I'll assume you're talking about a PC board design (as opposed to IC design or chassis system design).
The power supply filter has several responsibilities in your circuit:
Prevent the power supply's noise and interference received on the power supply lines from adversely affecting circuit operation.
Prevent switching noise from one IC in your circuit from adversely affecting it's own operation or operation of other ICs.
Prevent switching noise from your circuit from creating radiated emissions from the power supply lines.
In order to design your power supply network carefully, you will need to model each of the sources of noise, then use calculations or simulations to determine how each contributes to the effects I outlined; then determine a filter topology and component values that adequately constrain these effects.
Roughly speaking, the input (10 uF in your example) cap and inductor in your circuit are responsible for #1; The individual 0.1 uF caps at each IC are responsible for #2; and the 0.1 uF caps and inductor are responsible for #3.
Also, the importance of each issue depends on the details of your circuit:
For a precision analog circuit, be especially wary of source noise affecting the circuit.
For a digital circuit, be especially wary of generated emissions.
For a mixed-signal circuit, consider the concerns of both analog and digital circuits, and also be especially concerned about noise generated by digital circuits affecting performance of analog circuits.
A couple of other considerations:
You mentioned that your circuit uses an inductor in the top arm of the pi.

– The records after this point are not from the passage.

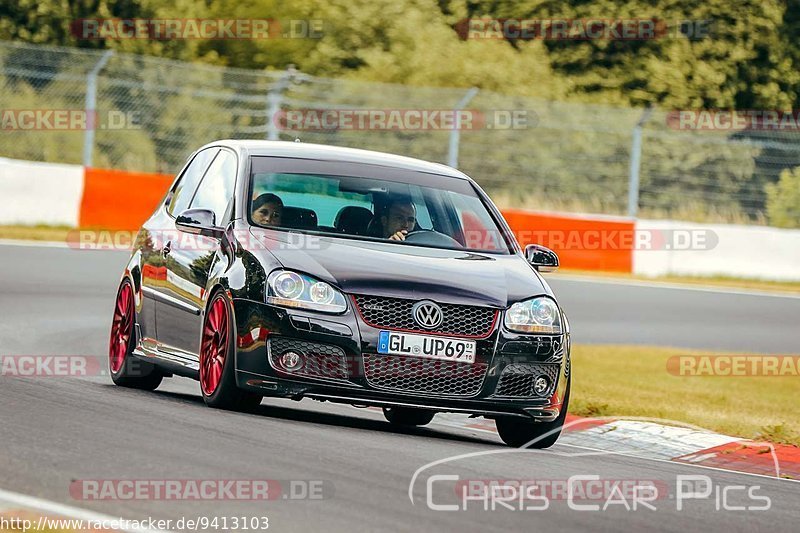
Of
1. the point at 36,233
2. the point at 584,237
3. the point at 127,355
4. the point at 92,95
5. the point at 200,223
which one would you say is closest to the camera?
the point at 200,223

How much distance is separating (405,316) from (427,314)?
116mm

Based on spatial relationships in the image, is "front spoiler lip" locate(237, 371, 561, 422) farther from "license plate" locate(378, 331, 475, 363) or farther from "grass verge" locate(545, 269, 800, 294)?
"grass verge" locate(545, 269, 800, 294)

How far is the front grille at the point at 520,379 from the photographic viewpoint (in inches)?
351

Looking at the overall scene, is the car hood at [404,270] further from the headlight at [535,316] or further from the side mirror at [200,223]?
the side mirror at [200,223]

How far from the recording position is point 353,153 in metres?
10.3

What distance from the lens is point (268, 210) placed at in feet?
31.4

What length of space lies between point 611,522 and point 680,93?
33.5m

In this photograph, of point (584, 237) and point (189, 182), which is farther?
point (584, 237)

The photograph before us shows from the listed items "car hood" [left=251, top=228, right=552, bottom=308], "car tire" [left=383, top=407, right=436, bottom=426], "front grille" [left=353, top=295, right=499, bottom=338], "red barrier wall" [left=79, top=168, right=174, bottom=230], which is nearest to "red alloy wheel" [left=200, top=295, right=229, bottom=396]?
"car hood" [left=251, top=228, right=552, bottom=308]

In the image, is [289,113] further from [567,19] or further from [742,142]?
[567,19]

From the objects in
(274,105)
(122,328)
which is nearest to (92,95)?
(274,105)

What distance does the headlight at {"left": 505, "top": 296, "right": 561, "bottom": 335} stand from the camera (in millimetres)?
8930

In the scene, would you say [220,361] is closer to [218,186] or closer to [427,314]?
[427,314]

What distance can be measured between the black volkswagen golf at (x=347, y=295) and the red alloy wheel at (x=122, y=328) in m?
0.02
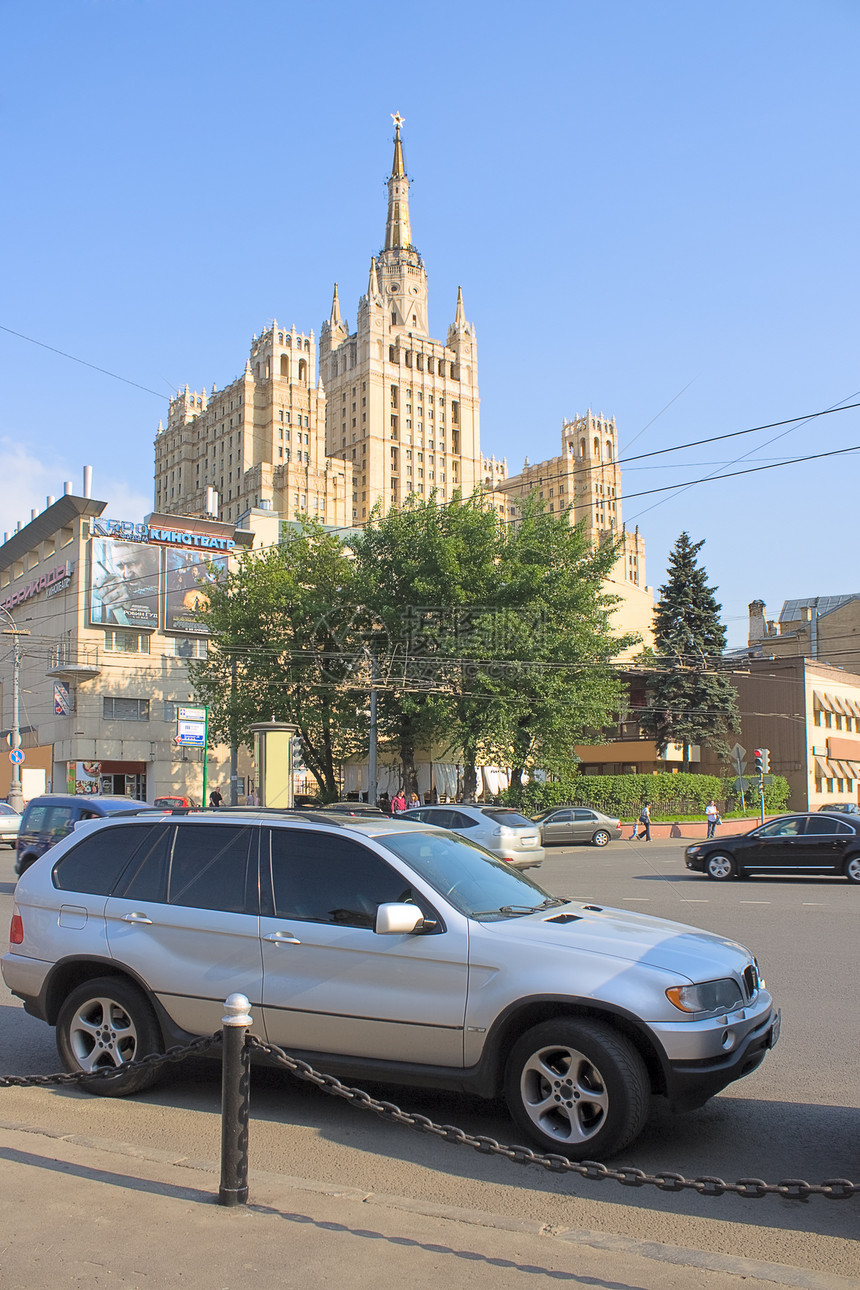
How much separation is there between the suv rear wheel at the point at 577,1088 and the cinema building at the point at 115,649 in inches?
2023

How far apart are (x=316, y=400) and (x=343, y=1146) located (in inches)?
5804

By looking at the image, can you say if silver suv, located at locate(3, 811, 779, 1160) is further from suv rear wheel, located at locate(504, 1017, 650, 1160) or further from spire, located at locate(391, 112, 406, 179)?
spire, located at locate(391, 112, 406, 179)

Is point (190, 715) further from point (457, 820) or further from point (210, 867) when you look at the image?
point (210, 867)

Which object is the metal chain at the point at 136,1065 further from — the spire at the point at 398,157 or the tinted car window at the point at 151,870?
the spire at the point at 398,157

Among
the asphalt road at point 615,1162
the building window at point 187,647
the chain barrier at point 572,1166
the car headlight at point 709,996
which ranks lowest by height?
the asphalt road at point 615,1162

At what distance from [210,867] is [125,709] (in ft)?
176

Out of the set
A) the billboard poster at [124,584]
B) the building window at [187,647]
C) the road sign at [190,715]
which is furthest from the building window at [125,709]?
the road sign at [190,715]

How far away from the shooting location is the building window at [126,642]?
56.9 metres

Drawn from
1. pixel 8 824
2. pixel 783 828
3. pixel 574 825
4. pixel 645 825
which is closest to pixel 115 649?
pixel 8 824

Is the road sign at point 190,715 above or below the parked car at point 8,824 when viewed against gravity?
above

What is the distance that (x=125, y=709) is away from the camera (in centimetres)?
5738

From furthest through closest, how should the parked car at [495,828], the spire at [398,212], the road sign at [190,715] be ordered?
the spire at [398,212], the road sign at [190,715], the parked car at [495,828]

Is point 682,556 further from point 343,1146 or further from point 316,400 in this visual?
point 316,400

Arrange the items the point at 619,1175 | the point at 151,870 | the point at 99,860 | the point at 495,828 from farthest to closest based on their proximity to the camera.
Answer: the point at 495,828 → the point at 99,860 → the point at 151,870 → the point at 619,1175
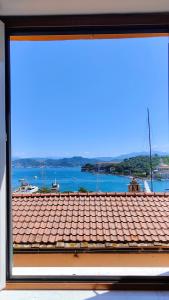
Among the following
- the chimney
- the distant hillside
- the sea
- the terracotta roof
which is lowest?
the terracotta roof

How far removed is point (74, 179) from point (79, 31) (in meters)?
1.11

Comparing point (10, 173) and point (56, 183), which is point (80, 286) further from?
point (56, 183)

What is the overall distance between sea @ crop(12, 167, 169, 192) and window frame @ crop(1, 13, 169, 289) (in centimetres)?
59

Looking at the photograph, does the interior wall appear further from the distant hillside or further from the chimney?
the chimney

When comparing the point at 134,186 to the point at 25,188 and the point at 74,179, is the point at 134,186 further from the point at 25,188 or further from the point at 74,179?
the point at 25,188

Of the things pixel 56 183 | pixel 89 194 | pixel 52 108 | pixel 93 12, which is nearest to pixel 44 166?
pixel 56 183

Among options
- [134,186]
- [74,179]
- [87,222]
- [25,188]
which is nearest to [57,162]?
[74,179]

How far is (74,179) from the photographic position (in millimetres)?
2426

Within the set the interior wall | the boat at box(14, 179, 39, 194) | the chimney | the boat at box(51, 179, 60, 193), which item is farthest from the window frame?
the chimney

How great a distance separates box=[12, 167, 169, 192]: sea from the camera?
2.32m

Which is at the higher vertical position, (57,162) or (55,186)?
(57,162)

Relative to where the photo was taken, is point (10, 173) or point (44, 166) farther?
point (44, 166)

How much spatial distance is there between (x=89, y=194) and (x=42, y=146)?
0.77 meters

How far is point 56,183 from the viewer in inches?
96.7
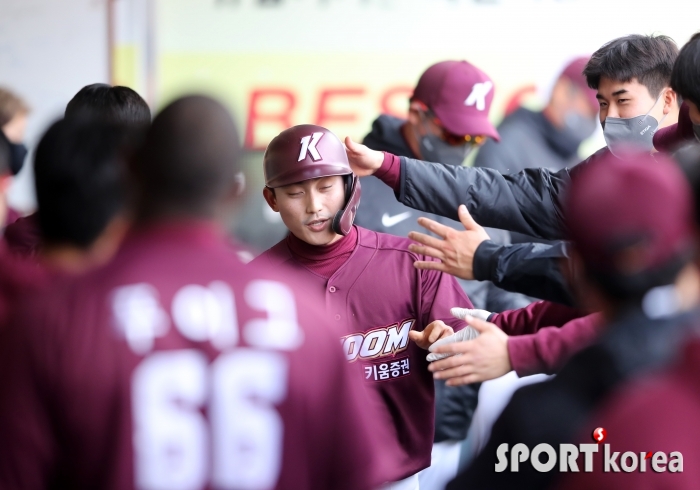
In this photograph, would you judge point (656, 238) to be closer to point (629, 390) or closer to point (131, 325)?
point (629, 390)

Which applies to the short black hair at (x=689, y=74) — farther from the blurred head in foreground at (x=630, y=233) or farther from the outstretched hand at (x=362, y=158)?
the blurred head in foreground at (x=630, y=233)

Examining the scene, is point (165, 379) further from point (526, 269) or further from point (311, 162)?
point (311, 162)

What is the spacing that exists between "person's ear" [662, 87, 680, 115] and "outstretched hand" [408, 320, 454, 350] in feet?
3.65

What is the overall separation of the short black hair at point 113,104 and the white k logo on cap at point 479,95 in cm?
140

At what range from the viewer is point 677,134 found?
9.34ft

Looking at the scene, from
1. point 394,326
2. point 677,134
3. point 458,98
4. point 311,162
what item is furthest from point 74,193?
point 458,98

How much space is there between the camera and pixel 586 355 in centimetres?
164

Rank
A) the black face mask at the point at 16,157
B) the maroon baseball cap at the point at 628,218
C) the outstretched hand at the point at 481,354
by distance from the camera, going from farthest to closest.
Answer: the black face mask at the point at 16,157
the outstretched hand at the point at 481,354
the maroon baseball cap at the point at 628,218

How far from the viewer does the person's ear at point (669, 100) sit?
10.2 feet

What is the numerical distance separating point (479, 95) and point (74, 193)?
2.26 m

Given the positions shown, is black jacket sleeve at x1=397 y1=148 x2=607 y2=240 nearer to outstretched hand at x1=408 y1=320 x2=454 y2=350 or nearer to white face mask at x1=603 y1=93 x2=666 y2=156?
white face mask at x1=603 y1=93 x2=666 y2=156

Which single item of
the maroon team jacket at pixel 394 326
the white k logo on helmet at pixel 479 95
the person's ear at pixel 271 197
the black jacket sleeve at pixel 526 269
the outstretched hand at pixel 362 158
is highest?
the white k logo on helmet at pixel 479 95

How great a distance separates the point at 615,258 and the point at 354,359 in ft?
4.70

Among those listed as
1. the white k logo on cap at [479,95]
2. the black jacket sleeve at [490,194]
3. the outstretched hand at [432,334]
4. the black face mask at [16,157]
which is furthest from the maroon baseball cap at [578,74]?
the black face mask at [16,157]
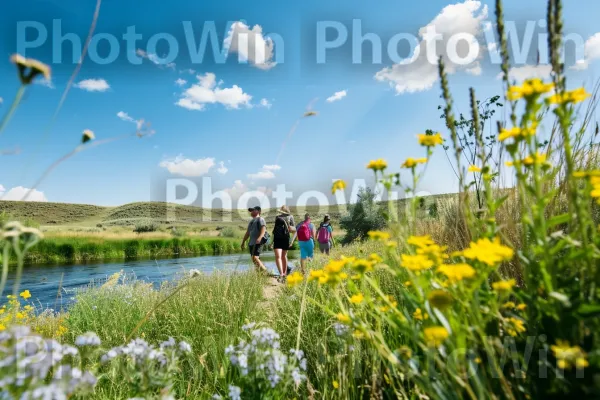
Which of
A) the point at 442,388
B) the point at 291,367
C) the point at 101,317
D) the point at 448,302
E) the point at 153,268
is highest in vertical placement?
the point at 448,302

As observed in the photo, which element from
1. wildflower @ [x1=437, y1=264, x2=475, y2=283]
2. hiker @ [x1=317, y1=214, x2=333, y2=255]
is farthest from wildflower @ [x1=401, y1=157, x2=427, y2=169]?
hiker @ [x1=317, y1=214, x2=333, y2=255]

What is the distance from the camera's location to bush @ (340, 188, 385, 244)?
26781 mm

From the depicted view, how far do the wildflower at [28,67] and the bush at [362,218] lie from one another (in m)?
25.9

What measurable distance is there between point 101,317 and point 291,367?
486 centimetres

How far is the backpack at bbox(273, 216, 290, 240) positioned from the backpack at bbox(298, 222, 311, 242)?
89 cm

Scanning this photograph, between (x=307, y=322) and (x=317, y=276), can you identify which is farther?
(x=307, y=322)

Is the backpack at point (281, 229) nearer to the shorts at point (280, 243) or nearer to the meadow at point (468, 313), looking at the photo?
the shorts at point (280, 243)

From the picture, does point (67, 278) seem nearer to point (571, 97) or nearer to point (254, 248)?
point (254, 248)

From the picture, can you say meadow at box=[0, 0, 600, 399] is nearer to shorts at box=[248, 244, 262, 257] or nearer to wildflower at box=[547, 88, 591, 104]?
wildflower at box=[547, 88, 591, 104]

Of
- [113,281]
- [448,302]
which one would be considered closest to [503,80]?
[448,302]

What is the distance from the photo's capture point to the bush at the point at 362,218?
26.8 m

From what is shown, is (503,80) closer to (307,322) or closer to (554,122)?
(554,122)

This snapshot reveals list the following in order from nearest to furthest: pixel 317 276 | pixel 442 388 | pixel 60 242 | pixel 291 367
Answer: pixel 442 388 → pixel 317 276 → pixel 291 367 → pixel 60 242

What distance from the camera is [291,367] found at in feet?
5.74
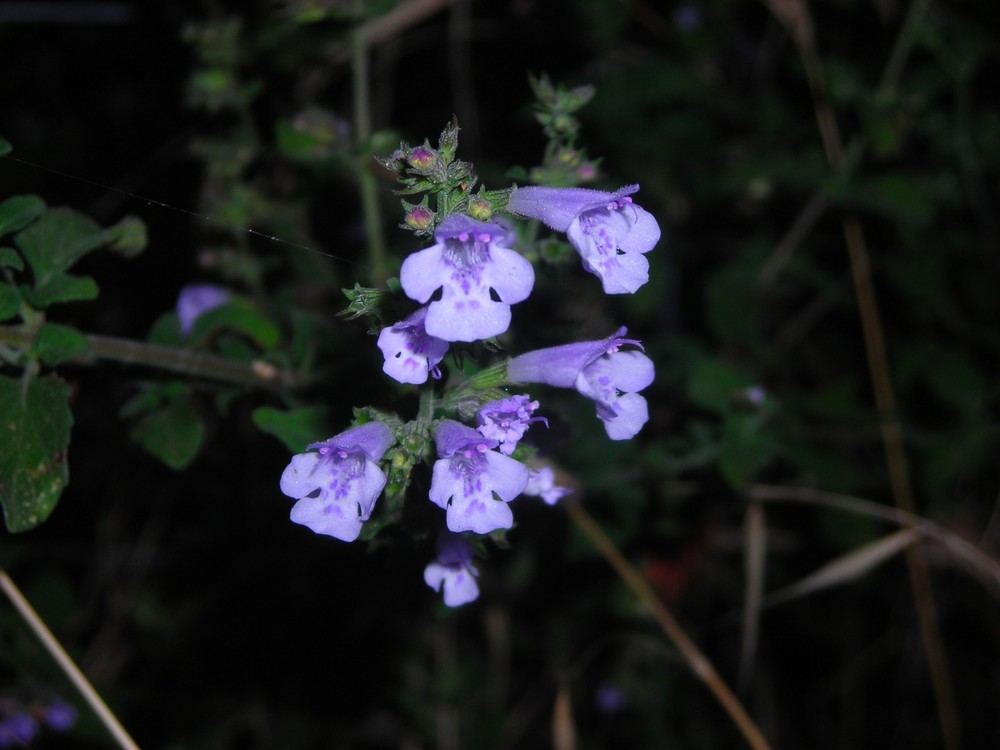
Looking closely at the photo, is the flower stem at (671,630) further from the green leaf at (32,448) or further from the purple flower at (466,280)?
the green leaf at (32,448)

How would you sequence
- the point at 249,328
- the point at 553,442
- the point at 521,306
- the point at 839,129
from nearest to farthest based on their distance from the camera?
the point at 553,442 → the point at 249,328 → the point at 521,306 → the point at 839,129

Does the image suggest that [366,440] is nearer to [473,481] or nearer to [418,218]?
[473,481]

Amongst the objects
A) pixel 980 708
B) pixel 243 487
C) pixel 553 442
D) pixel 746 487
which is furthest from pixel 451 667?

A ferrite bead is often used in this location instead because its less likely to cause an oscillation due to resonance with capacitances in your circuit. On the other hand its often hard to specify a complete model for a ferrite bead and so difficult to predict its behavior with simulation.
You mention a 10 uF electrolytic cap on the input. This is actually not a very large value. I've seen circuits with many 100's of uF in this location. However increasing this value also increases the inrush current drawn from the power supply when the circuit is turned on.
That said, the network you describe is a very common one that will be adequate for many situations. If you have a good reason to improve it, please ask more specific questions and we will try to assist you.